A group including the ACLU of North Carolina and the Southern Coalition for Social Justice is challenging the constitutionality of court fees being levied in North Carolina.

Durham attorney Scott Holmes filed a constitutional challenge to the court costs statute today in Wake Court Superior Court, saying the state constitution requires such fees to go to public schools. Instead, he says, the revenue is funding the court system.

“This is an important step in reversing the flow of resources in the school-to-prison pipeline. Our Constitution requires that the fees collected in criminal cases shall fund the education of our children in public schools, not fund our courts,” Holmes said in a statement.

His motion centers on the case of two demonstrators arrested during a 2016 Moral Monday protest at the state legislative building. Carol Anderson and Dale Herman were convicted of trespassing and have appealed their cases.

According to the motion, since 1995, the minimum court fee for district court has risen from $41 to $178 and in superior court from $48 to $205. There are other costs too, for being in jail, for being under pretrial release supervision, for failing to appear in court, for expert testimony, and for a court-appointed attorney (to name a few). Some of the money goes toward technology, upkeep of judicial facilities, and retirement and training for law enforcement. Holmes says these fees are punitive and, under Article IX, Section 7 of the state constitution, the money must go to public schools.

Holmes goes on to say that the General Assembly in recent years has passed “a number of statutes which impose almost insuperable obstacles for any judge who wants to waive or reduce costs and fees for a criminal defendant.” Most recently, a new law took effect on December 1 requiring judges to give fifteen days’ notice to state and local agencies before waiving fees for those who can’t pay.

“All of this raises serious questions about the fairness of our criminal justice system and about its promise of justice for all.
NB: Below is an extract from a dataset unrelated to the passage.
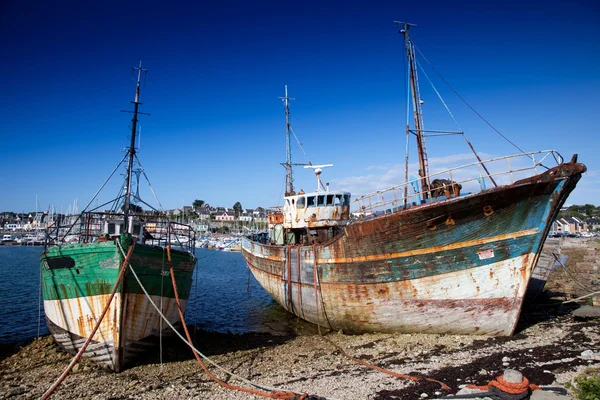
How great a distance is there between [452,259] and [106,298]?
10974 mm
It also suggests that our criminal justice system fails to comport with basic constitutional norms, including the guarantee of equal protection, due process, the prohibition against excessive fines, and the right to counsel,” Holmes said.

“We must do everything we can to end the unconstitutional practice of funding our court system on the backs of the poor and indigent people of the state,” said David Hall, criminal justice attorney at the Southern Coalition for Social Justice. “The burdens of court fines and fees disproportionately affect people of color, and it’s time to end this practice.”

The ACLU of North Carolina is encouraging other attorneys to file motions challenging the constitutionality of court fees.

“For far too long the legislature has gotten away with circumventing the state constitution to fund an array of state agencies on the backs of the poor,” said Cristina Becker, criminal justice debt fellow at the ACLU of North Carolina, which is part of the coalition behind the motion. “North Carolina’s excessive court costs have created modern-day debtors’ prisons that keep people in jail simply for being poor and have a devastating impact on communities across the state.”